▸ Problem set:
A. Reproduce the part of the passage about the filmmaker in Chad from "He hands his" to "cinema is disastrous.".
B. Answer these questions using the passage about the filmmaker in Chad:
(i) What does the potential producer say about the costs?
(ii) What has the projectionist won?
(iii) According to Mbye Cham, what did local entrepreneurs convert the movie houses into?
C. Go on with the passage about the filmmaker in Chad and the state of African cinema, starting after its final sentence.

(Beginning of Provided passage)

This unfortunate is Isabelle. He finds her, a former girl-friend. She tells him: “Your film killed me ... Everyone thinks I'm ill ... Cinema is stronger than reality.” He wants to sleep with her, she wants him to take her away. He leaves quickly.

He goes to meet a potential producer, who says: “I read your screenplay. It's not bad.” But “the costs are too high,” he's told, you must “moderate your ambitions.”

The filmmaker announces auditions anyway. A kid steals his camera and he cuffs him. He feels remorse and takes the boy to another director's film set where he can see how things are done. At the auditions the would-be actors explain their motives: “I want to show Chadians that cinema is important.” Or, “I want people to love me.”

He interviews the manager of a video room. The man explains that people are insecure and prefer to stay in their own neighborhoods. “Do you show African films?” he's asked. “Rarely.”

The projectionist has won the lottery. He and the filmmaker decide to celebrate and go to a club where they encounter Isabelle. She tells the filmmaker: “You hide behind your stupid dramas ... Reality scares you ... I'm not a fictional character, I exist.”

He talks with his grandmother, who has always meant a great deal to him. She asks, “Will you come back to work here?” The question causes him anguish.

He learns that Isabelle is dead, a suicide. She's left a video behind, for the filmmaker. On it, she says, “I'm alone ... No more life ... Bye bye.” He explains to his friend, callously, “It was just a casual affair.”

He hands his movie camera to the young boy, saying “Pay attention to what you film.” As he leaves, the boy films him. He's going back to his life in France as an exiled filmmaker. The projectionist is starting a fund to open a cinema in Chad's capital city, Ndjaména, a “crazy idea.”

The present situation of African cinema is disastrous.

Jean-Marie Teno, a filmmaker from Cameroon, wrote recently: “If there is anything that can be called ‘African Cinema,' it is certainly in a precarious state today. Over the last few years the production of African films (films made in Africa by Africans), already extremely limited, has declined noticeably. Each year fewer African films are presented at major world festivals and the one or two films that do make the selection are generally dismissed by the critics.”

Another commentator, Mbye Cham, wrote recently: “Hopes and projections of political and economic renewal and transformation under the aegis of World Bank-mandated adjustment programs, and other liberalization measures, and the positive fall-out that these were expected to have, especially on the cultural sector, actually turned out to be disastrous. African filmmakers began to experience the painful effects of budget cuts and the gradual loss of both external and internal funding for production. At the same time, the slow but orchestrated disappearance of movie houses, one of the sad occurrences of the 90s, began as privatization made purchase possible by local entrepreneurs who, in time, converted these into warehouses for sugar, rice, cement, and other commodities.”

The situation is terrible for African filmmakers because the situation in Africa is terrible. Dire poverty, political repression, epidemic, war.

(End of Provided passage)
(Beginning of Stored data)

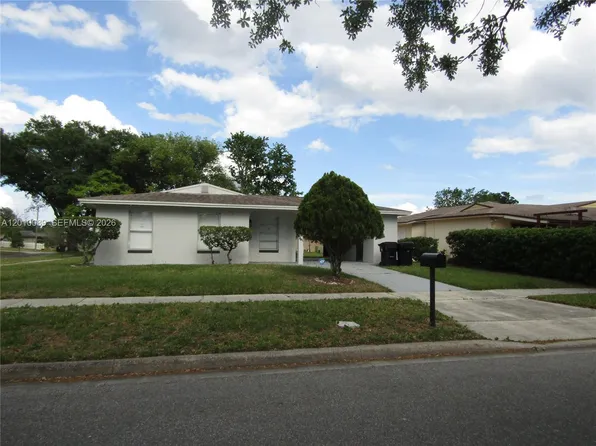 2447 Messina Ave, Orlando, FL 32811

(End of Stored data)

▸ Results in order:
A.
He hands his movie camera to the young boy, saying “Pay attention to what you film.” As he leaves, the boy films him. He's going back to his life in France as an exiled filmmaker. The projectionist is starting a fund to open a cinema in Chad's capital city, Ndjaména, a “crazy idea.”

The present situation of African cinema is disastrous.

B.
(i) The costs are too high.
(ii) The lottery.
(iii) Warehouses for sugar, rice, cement, and other commodities.

C.
When film production statisticians consider the “world,” they generally leave Africa out of the picture. The population of Africa and the Middle East combined accounted for 1.2 percent of “total world cinema spending” in 1998. How can hundreds of millions of people be virtually excluded from contact with the most powerful modern art form? Behind these figures lies the legacy of colonialism and present-day oppression and misery at the hands of the great powers and the national ruling elites. Does cinema have a future in Africa? One might as well ask if culture in Africa has a future, or if Africa has a future.

Bye Bye Africa, however, although it considers the question, is not a documentary about the state of African cinema. It's a drama about a man's response to an apparently impossible situation.

Mahamat-Saleh Haroun was born in Chad in 1961. He studied film at the Conservatoire Libre du Cinéma Français in Paris, and also journalism in Bordeaux, where he has lived since 1982. Bye Bye Africa is his first feature and also the first film to be produced in its entirety in Chad.

Haroun writes: “In the film, which is a reflection on my work as a Chadian filmmaker, there are interrogations—often without any answers and reflections upon my working conditions. So, there is a lot of myself in the film, a film that I shot in a hurry.

“It is the cinema that I aspire to do, a cinema of sincerity, a cinema that looks like us. A cinema of craftsmen, good craftsmen who are fond of their work.” One is reminded at times of some of the Iranian films, including Makhmalbaf's Salaam Cinema.

The film says: look, here's the situation of this man, an intellectual, a filmmaker who comes from a country where life is very difficult. He wants to do what's best, but his choices are limited and he himself is imperfect, a little lazy and somewhat irresponsible. He wants to stay in Chad and he wants to return to France. He recognizes ignorance and backwardness when he sees it, doesn't condescend, realizes that his intellectual work has some value. But perhaps his return would be a futile gesture. People have known so much suffering. They're seriously damaged, both physically and psychologically.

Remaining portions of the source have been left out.